● **Provided material**
········

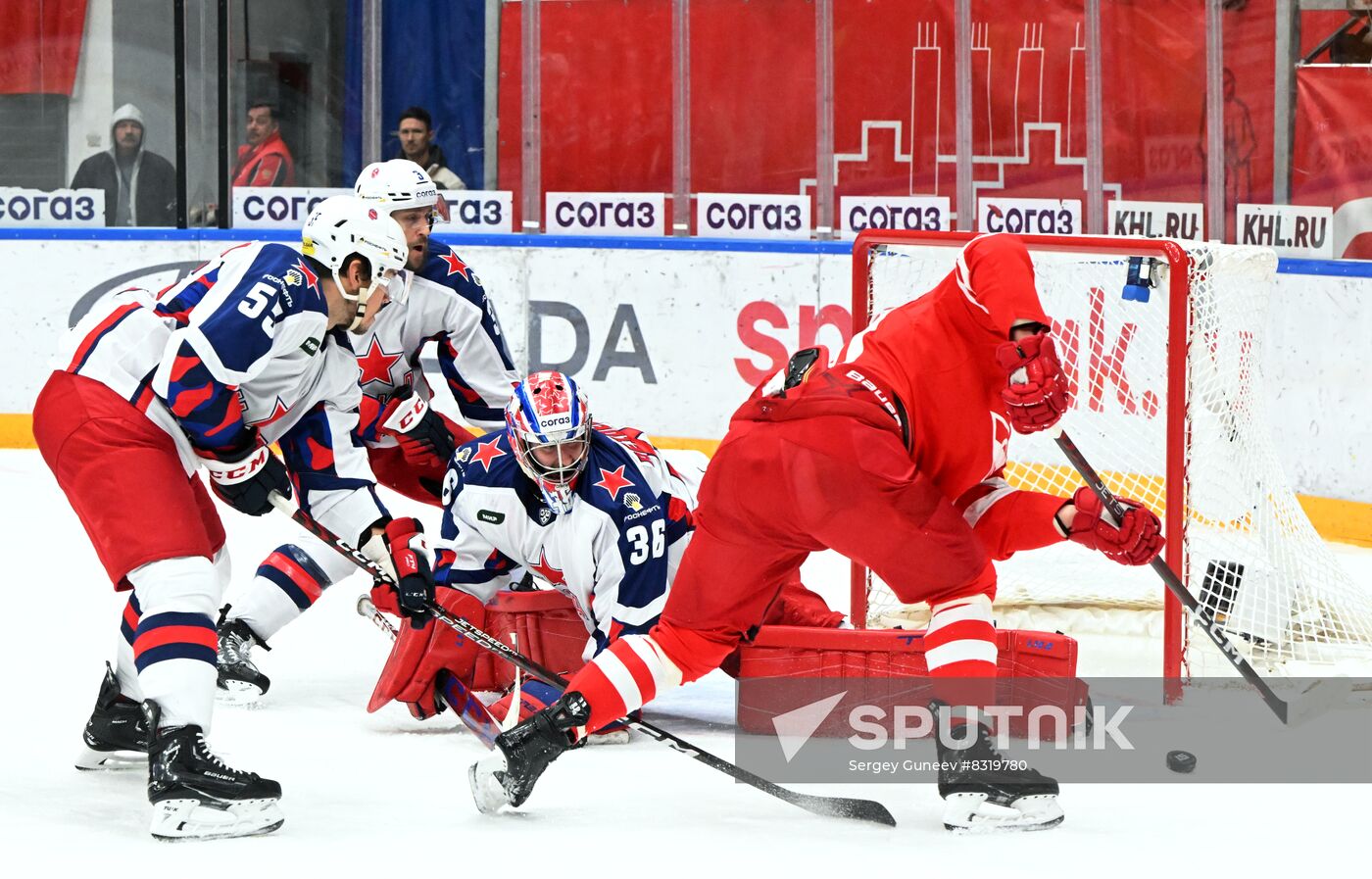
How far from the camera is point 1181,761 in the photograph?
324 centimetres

········

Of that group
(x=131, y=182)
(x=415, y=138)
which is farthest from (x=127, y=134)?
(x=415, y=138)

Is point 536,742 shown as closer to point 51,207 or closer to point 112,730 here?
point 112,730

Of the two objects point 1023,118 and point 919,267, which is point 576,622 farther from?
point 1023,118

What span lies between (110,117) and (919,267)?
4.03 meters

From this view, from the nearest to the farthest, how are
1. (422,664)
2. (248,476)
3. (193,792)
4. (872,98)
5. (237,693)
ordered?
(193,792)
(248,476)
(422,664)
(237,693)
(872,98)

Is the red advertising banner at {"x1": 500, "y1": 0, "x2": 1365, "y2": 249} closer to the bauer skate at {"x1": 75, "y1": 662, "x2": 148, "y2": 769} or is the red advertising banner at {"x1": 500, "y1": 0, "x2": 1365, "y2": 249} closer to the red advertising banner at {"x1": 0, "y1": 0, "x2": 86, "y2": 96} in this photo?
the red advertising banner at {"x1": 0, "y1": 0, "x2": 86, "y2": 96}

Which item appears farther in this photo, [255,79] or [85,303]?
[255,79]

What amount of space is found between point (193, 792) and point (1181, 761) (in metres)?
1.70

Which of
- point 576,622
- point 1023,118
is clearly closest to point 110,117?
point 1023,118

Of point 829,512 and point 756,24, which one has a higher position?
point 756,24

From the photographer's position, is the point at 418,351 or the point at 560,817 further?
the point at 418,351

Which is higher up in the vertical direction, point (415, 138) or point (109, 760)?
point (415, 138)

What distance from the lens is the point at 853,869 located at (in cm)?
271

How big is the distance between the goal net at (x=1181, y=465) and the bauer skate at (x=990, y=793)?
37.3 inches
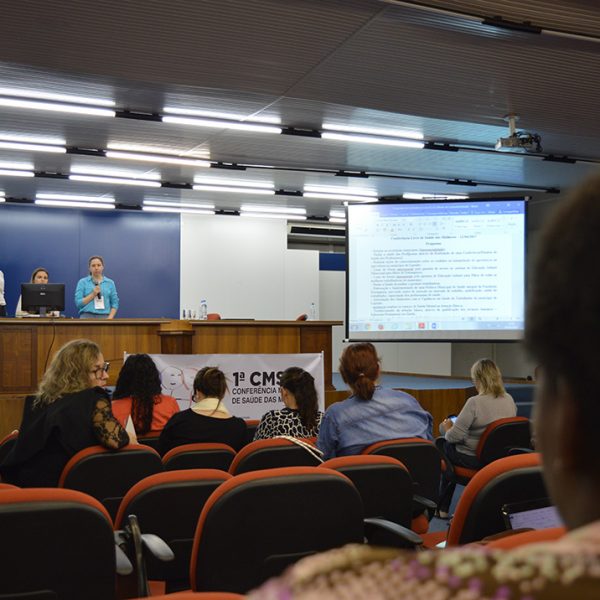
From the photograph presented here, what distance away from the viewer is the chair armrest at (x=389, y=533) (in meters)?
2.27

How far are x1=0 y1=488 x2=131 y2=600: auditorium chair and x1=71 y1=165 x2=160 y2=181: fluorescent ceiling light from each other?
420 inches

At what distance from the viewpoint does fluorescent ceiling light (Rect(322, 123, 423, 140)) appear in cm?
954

········

● **Instruction**
Starting at the line above that contains "How far from" and ending at the line that contains "324 centimetres", lay out those lines as a JSON list of strings, one string per line, with both end lines included and blank lines omitted.

● **Output below**
[
  "How far from the camera is point 1181,761 in the photograph?",
  "324 centimetres"
]